COMPUTATIONAL LINGUISTICS MOD. 2
- Academic year
- 2019/2020 Syllabus of previous years
- Official course title
- COMPUTATIONAL LINGUISTICS MOD. 2
- Course code
- LMJ070 (AF:314082 AR:167829)
- Modality
- On campus classes
- ECTS credits
- 6 out of 12 of COMPUTATIONAL LINGUISTICS
- Degree level
- Master's Degree Programme (DM270)
- Educational sector code
- L-LIN/01
- Period
- 2nd Semester
- Course year
- 2
- Moodle
- Go to Moodle page
Contribution of the course to the overall degree programme goals
The main goals of this course are:
- to provide students with the basic technical tools for the computational analysis of textual data
- to introduce the student to the Python programming language
- to strengthen the student's ability to reflect on the properties of language
- to stimulate critical thinking and the ability to think out of the box
Expected learning outcomes
- familiarity with the Python programming language and with the NLTK package
- ability to design and implement simple algorithms
- familiarity with the main distributional semantics approaches
- learning of the basic techniques for the extraction of linguistic knowledge from corpora
- knowledge of the principal levels of linguistic annotation
2. Applying knowledge and understanding
- knowledge of the features and limitations of the most common computational linguistics tools and approaches, so as to be able to pick the most appropriate solution for a given linguistic research issue
- use of Python for the implementation of scripts for the quantitative and computational analysis of text
- ability to advance and test original and sounded hypotheses (relevant for the non-attending students only)
3. Making judgements
- ability to implement self-development strategies to improve technical skills
- awareness of the technical and deontological issues connected to the automatic treatment of language
- ability to retrieve the most relevant literature and to use it critically (relevant for the non-attending students only)

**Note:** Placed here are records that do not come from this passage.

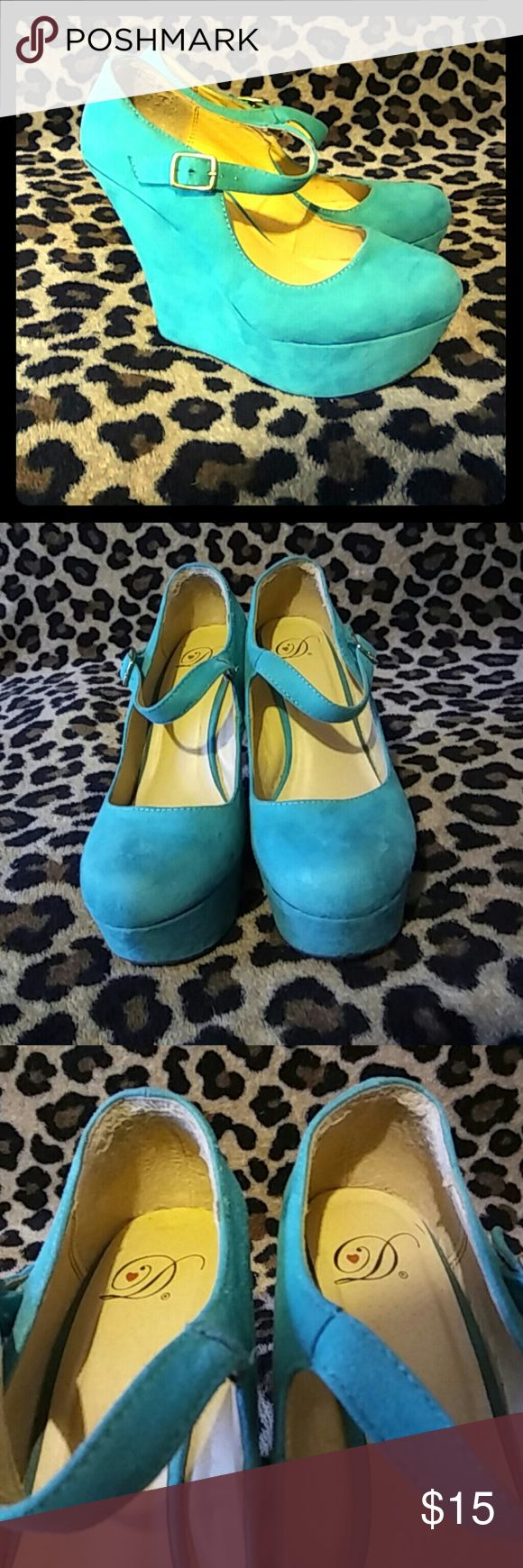 Blue Platform Wedges Good condition, D Heart brand platform wedges. They have some minor wear, as pictured. 5 inch wedge height. Shoes Wedges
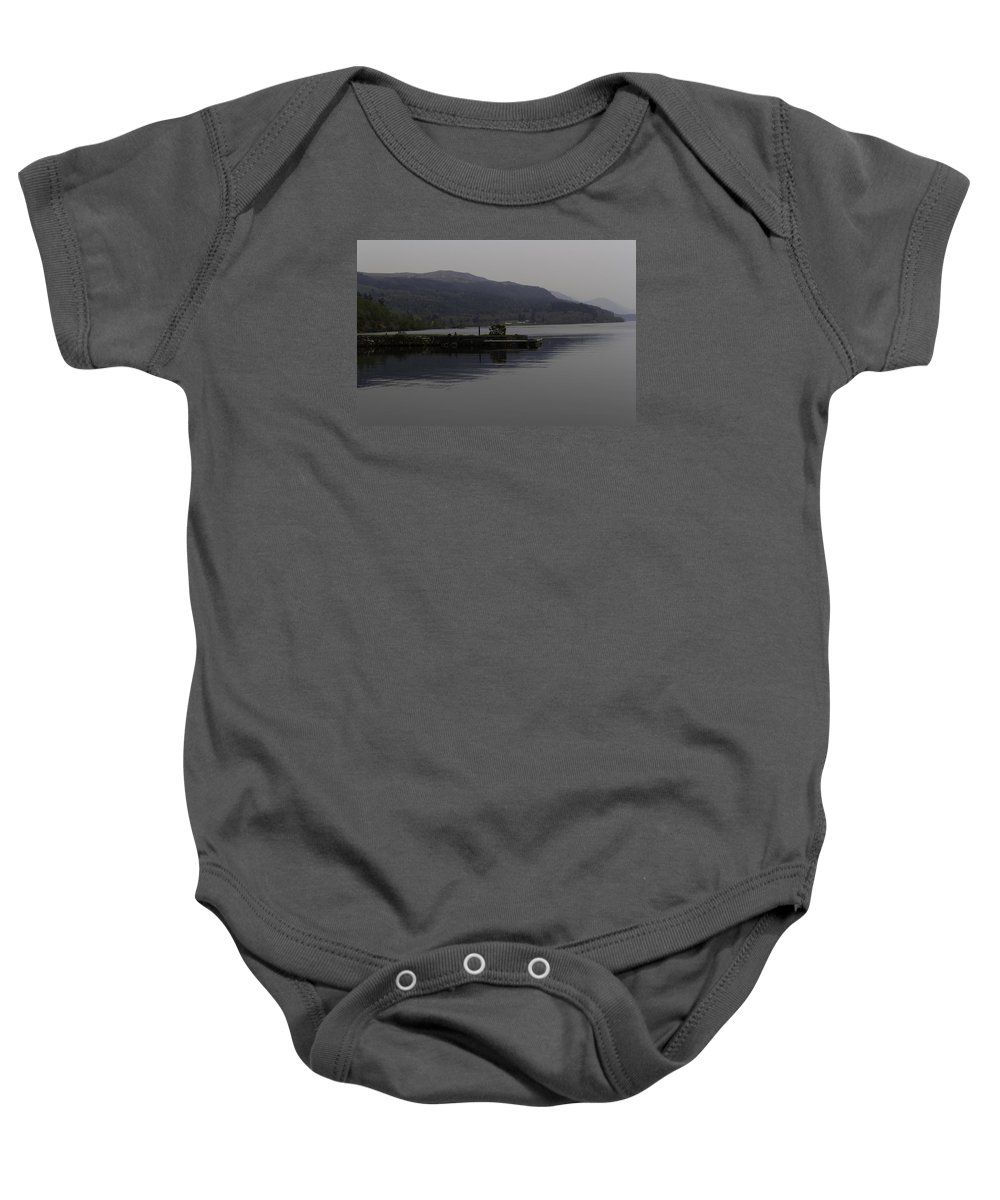 Great Britain Baby Onesie featuring the photograph A Jetty Pushing Out Into The Waters Of Loch Ness In Scotland by Ashish Agarwal
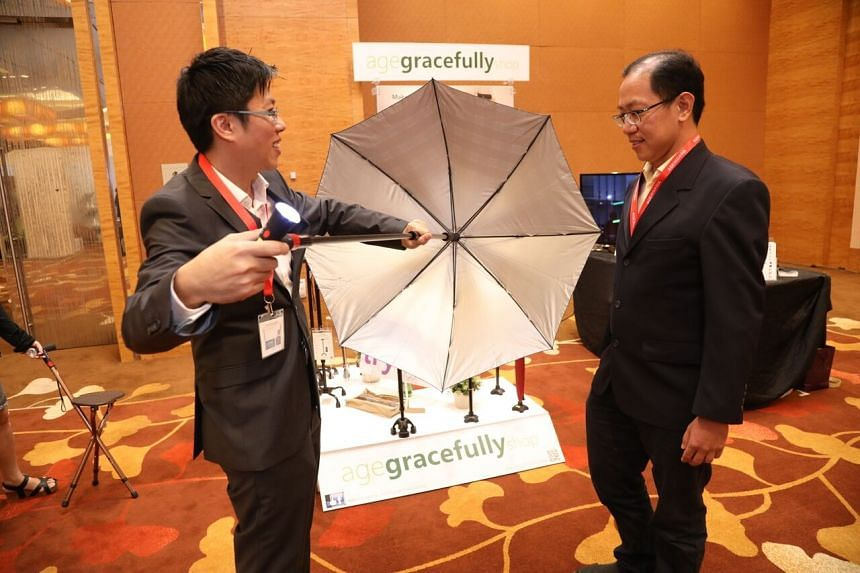 Director of local start-up Bekind Solutions Tan Lee Tuan (left) demonstrating the smart walking stick called 'Bond', which is an umbrella and walking cane combined with other built-in functions.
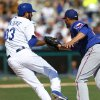 Texas Rangers pitcher Martin Perez, right, tags out Los Angeles Dodgers\' Scott Van Slyke on a grounder during the third inning of an exhibition baseball game in Glendale, Ariz., Friday, March 7, 2014. (AP Photo/Paul Sancya)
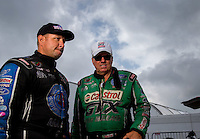 Aug 31, 2014; Clermont, IN, USA; NHRA  funny car driver John Force (right) with teammate Robert Hight during qualifying for the US Nationals at Lucas Oil Raceway. Mandatory Credit: Mark J. Rebilas-USA TODAY Sports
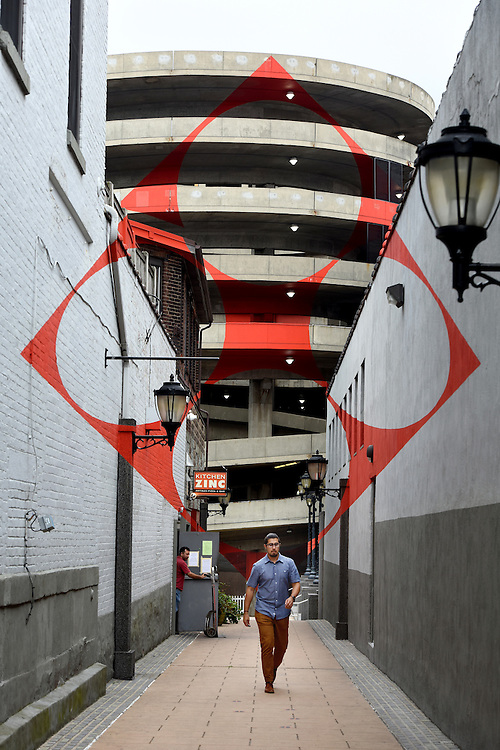 "Photo by Mara Lavitt -- Special to the Hartford Courant<br /> August 25, 2015 <br /> A new app is available to find public art in New Haven including ""Square with four circles"" by Felice Varini in a passageway off Chapel St."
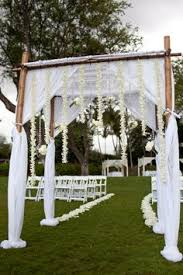 wedding arches using tulle looks easy and is beautiful even if it wasn t bamboo with a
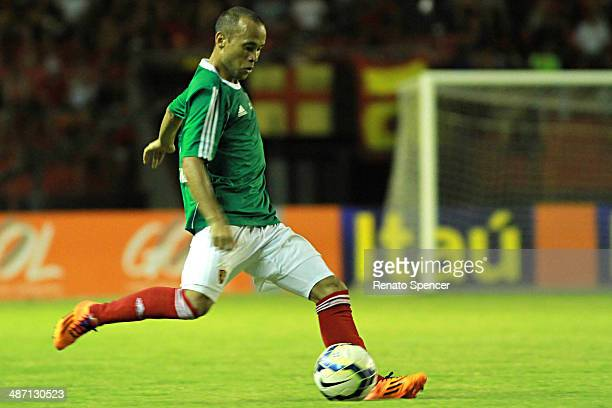 Ananias of Sport Recife shoots at goal during the Brasileirao Series A 2014 match between Sport Recife and Chapecoense at Ilha do Retiro Stadium on...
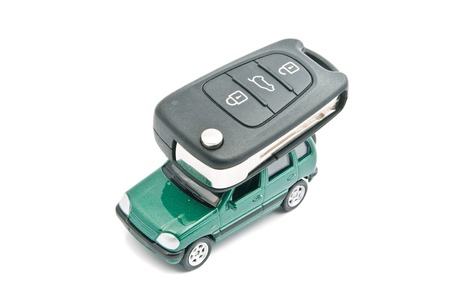 afford: Green car and car keys on white background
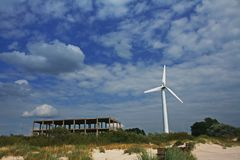 Bright picture of wind turbine standing near unfinished building. Bright picture of wind turbine standing in the sand near unfinished building Royalty Free Stock Images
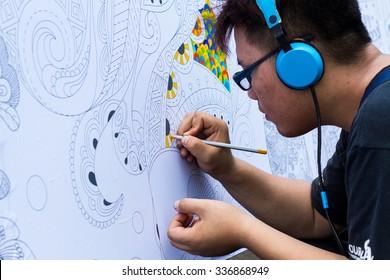 Hanoi, Vietnam - Sep 29, 2015: Young man artist drawing on large paper at street in Hanoi, Vietnam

- ability to select a suitable theoretical framework to answer a research question of interest (relevant for the non-attending students only)
- ability to compare competing hypotheses (relevant for the non-attending students only)
4. Communication skills
- ability to write a report to describe the process, progress and result of an original scientific research (relevant for the non-attending students only)
- ability to interact with researchers with a different scientific background (among which, computational linguists and cognitive scientists)
- ability to interact with the other students and the professor
5. Learning skills
- ability to learn novel scripting languages (among which, R, PERL, Matlab, Javascript...)
- ability to acquire technical knowledge pertaining to issues only indirectly linked to the automatic treatment of language (e.g. the statistical analysis, the creation of web pages, the management of a database)
- ability to learn novel technical tools for the automatic treatment of language (e.g. annotation tools, corpora management and query tools)
Pre-requirements
Basic mathematics skills
Basic familiarity with computers, but no special experience with programming or software is expected
Contents
2. Python programming basics / Strings
3. Functions
4. Lists
5. Working with Files
6. Dictionaries, sets and more
7. Regular expressions
8. Writing structured programs
9. Modules and packages/Searching Text With Python
10. Recap: Python programming basics
11. Corpora and Their Annotation / Working with Tagged Corpora
12. Text (pre-)processing using NLTK
13. Measuring the Association Between Words
14. Vector Semantics
15. Recap: Introduction to Natural Language Processing with Python
Referral texts
MANDATORY READINGS:
- S. Bird, E. Klein and E. Loper (2016) Natural Language Processing with Python: Analyzing
Text with the Natural Language Toolkit, Updated 1st edition, O’Reilly (ch. 2.1, 2.2, 3.2, 3.4, 3.5, 4.2-4.8, 5.1-5.4, 8). Available online at: https://www.nltk.org/book/
- A. B. Downey (2015) Think Python: How to Think Like a Computer Scientist, 2nd edition,
O’Reilly (ch. 1, 2, 3, 5, 10, 11.1-11.5, 12.1-12.3, 14.1-14.4). Available online at: https://www.greenteapress.com/thinkpython/thinkpython.html
- D. Jurafsky and J. H. Martin (2008/2019) Speech and Language Processing, 2nd or 3rd edition (ch. 2.1). The draft version of the relevant chapter from the 3rd edition is available online at: https://web.stanford.edu/~jurafsky/slp3/2.pdf
(SUGGESTED) SUPPLEMENTARY READINGS:
- S. Evert (2009) Corpora and collocations. In A. Lüdeling and M. Kytö (eds.), Corpus
linguistics: An international handbook, Vol. 2, Mouton de Gruyter: 1212-1248 (sections 1-4). The extended version is available online at: http://www.stefan-evert.de/PUB/Evert2007HSK_extended_manuscript.pdf
- A. Lenci (2018) Distributional Models of Word Meaning, Annual Review of Linguistics, 4: 151-171. Available online at: http://colinglab.humnet.unipi.it/wp-content/uploads/2012/12/annurev-linguistics-030514-125254.pdf
Assessment methods
ATTENDING STUDENTS
Students attending at least 70% of the classes qualify as "attending" students. Their learning is assessed through three sets of exercises, each one of which will be assigned every 4/5 weeks. Each assignment should be submitted electronically by due date.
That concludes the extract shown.